阪神が6日の巨人戦に6―2(7回降雨コールド)で勝ち、今季の甲子園開幕戦を飾った。

 投打がかみ合った完勝にも、矢野燿大監督(52)は「ジャイアンツでしたけど、いいスタートを切りたいということで勝ち切れてよかった」と冷静に振り返り「過去のことは…。今までより大事なのはこれからなので」と7勝3敗で開幕ダッシュを成功させたことにも目じりを下げることはなかった。目先の現象に一喜一憂しなくなったのは、試合中も同じ。矢野監督自身も采配のスタイルをシフトチェンジしつつある。

 試合展開での喜怒哀楽の頻度がそれを物語る。先月31日の広島戦。「あれはビッグプレーだった」と振り返った序盤のピンチを遊撃・山本のファインプレーで脱出したときだ。ベンチを飛び出し山本を迎えるナインや首脳陣と別に、右手で「矢野ガッツ」を見せた後は、盛り上がる現場からあえて距離を置くようにベンチ裏へ。一度、クールダウンしてから4回表の指揮にあたった。

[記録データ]

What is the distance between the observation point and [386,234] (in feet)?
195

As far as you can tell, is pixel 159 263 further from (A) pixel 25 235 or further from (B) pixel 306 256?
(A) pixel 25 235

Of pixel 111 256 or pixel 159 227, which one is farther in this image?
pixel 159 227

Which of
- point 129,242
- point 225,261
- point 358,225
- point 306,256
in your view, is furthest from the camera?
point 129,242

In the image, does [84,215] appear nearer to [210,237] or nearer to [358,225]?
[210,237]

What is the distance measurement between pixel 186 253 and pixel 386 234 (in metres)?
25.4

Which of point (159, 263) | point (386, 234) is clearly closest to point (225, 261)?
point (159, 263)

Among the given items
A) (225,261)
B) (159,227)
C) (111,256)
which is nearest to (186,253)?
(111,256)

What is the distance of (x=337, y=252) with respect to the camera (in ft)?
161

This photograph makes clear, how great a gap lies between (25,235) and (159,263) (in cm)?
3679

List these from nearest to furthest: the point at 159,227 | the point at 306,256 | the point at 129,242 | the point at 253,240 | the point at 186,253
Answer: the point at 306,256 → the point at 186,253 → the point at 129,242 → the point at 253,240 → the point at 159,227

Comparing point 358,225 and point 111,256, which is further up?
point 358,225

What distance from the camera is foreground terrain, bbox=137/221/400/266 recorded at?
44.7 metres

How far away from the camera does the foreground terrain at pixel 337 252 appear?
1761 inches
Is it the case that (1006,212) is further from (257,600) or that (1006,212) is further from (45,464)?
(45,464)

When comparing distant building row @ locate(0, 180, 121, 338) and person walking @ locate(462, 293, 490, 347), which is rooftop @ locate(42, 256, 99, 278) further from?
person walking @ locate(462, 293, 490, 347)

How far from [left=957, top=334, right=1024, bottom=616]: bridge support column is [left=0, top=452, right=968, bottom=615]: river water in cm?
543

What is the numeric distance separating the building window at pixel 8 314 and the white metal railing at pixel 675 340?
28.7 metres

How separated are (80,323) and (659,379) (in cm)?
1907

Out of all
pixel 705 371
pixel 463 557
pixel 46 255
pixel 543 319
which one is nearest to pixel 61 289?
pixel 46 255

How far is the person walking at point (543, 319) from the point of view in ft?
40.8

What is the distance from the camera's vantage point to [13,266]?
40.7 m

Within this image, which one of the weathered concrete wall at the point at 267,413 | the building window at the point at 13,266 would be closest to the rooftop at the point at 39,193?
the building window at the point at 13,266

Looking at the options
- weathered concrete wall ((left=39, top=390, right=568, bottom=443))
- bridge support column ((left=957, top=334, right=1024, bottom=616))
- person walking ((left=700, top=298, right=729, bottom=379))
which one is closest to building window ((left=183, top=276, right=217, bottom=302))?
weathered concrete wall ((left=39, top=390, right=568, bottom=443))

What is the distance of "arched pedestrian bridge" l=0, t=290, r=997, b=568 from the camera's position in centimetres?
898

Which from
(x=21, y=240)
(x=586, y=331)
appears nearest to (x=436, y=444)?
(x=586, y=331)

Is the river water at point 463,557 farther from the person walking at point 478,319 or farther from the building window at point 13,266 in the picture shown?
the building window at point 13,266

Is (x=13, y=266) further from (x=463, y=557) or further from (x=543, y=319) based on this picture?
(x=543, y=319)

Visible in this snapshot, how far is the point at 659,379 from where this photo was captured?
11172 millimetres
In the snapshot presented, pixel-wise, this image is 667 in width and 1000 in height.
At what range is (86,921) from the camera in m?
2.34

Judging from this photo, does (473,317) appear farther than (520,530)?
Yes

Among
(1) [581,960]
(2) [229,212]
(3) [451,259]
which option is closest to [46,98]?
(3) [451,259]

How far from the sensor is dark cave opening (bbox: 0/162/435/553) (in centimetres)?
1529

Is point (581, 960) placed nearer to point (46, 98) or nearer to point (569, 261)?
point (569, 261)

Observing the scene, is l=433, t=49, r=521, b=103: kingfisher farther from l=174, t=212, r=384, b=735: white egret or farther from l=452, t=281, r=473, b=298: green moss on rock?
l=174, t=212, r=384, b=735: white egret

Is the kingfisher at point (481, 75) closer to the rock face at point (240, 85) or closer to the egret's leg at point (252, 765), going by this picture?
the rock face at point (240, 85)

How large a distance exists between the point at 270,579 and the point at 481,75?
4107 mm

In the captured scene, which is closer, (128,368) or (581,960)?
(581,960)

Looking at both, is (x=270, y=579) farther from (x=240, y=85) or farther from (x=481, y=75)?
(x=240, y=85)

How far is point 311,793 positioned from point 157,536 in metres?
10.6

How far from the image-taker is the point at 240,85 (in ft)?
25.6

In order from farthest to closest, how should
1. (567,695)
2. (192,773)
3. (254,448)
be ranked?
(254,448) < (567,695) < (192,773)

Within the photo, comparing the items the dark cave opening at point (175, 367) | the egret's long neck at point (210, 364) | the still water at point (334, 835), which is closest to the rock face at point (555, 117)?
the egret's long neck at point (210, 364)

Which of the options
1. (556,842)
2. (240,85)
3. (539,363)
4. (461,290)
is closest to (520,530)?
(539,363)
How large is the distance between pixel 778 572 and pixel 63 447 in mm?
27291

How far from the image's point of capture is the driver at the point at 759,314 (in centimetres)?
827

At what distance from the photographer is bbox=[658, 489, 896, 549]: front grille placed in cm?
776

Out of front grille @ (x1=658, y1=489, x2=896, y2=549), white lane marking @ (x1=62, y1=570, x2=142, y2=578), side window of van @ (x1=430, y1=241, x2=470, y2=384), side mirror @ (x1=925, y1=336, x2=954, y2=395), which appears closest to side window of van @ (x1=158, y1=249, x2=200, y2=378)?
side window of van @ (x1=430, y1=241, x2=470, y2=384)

• **課題 A**
本文抜粋をもとに次の問いに答えよ。
(i) 阪神は6日の巨人戦にどのようなスコアで勝ったか。
(ii) 阪神の開幕からの成績は何勝何敗か。
(iii) 先月31日の広島戦で、序盤のピンチを救ったファインプレーをしたのは誰か。
• **課題 B**
本文抜粋の「阪神が6日の巨人戦に6―2(7回降雨コー」から「から4回表の指揮にあたった。」までの部分を、一字も変えずに書き写せ。

• **解答例 A**
(i) 6―2(7回降雨コールド)
(ii) 7勝3敗
(iii) 遊撃の山本

• **解答例 B**
阪神が6日の巨人戦に6―2(7回降雨コールド)で勝ち、今季の甲子園開幕戦を飾った。

 投打がかみ合った完勝にも、矢野燿大監督(52)は「ジャイアンツでしたけど、いいスタートを切りたいということで勝ち切れてよかった」と冷静に振り返り「過去のことは…。今までより大事なのはこれからなので」と7勝3敗で開幕ダッシュを成功させたことにも目じりを下げることはなかった。目先の現象に一喜一憂しなくなったのは、試合中も同じ。矢野監督自身も采配のスタイルをシフトチェンジしつつある。

 試合展開での喜怒哀楽の頻度がそれを物語る。先月31日の広島戦。「あれはビッグプレーだった」と振り返った序盤のピンチを遊撃・山本のファインプレーで脱出したときだ。ベンチを飛び出し山本を迎えるナインや首脳陣と別に、右手で「矢野ガッツ」を見せた後は、盛り上がる現場からあえて距離を置くようにベンチ裏へ。一度、クールダウンしてから4回表の指揮にあたった。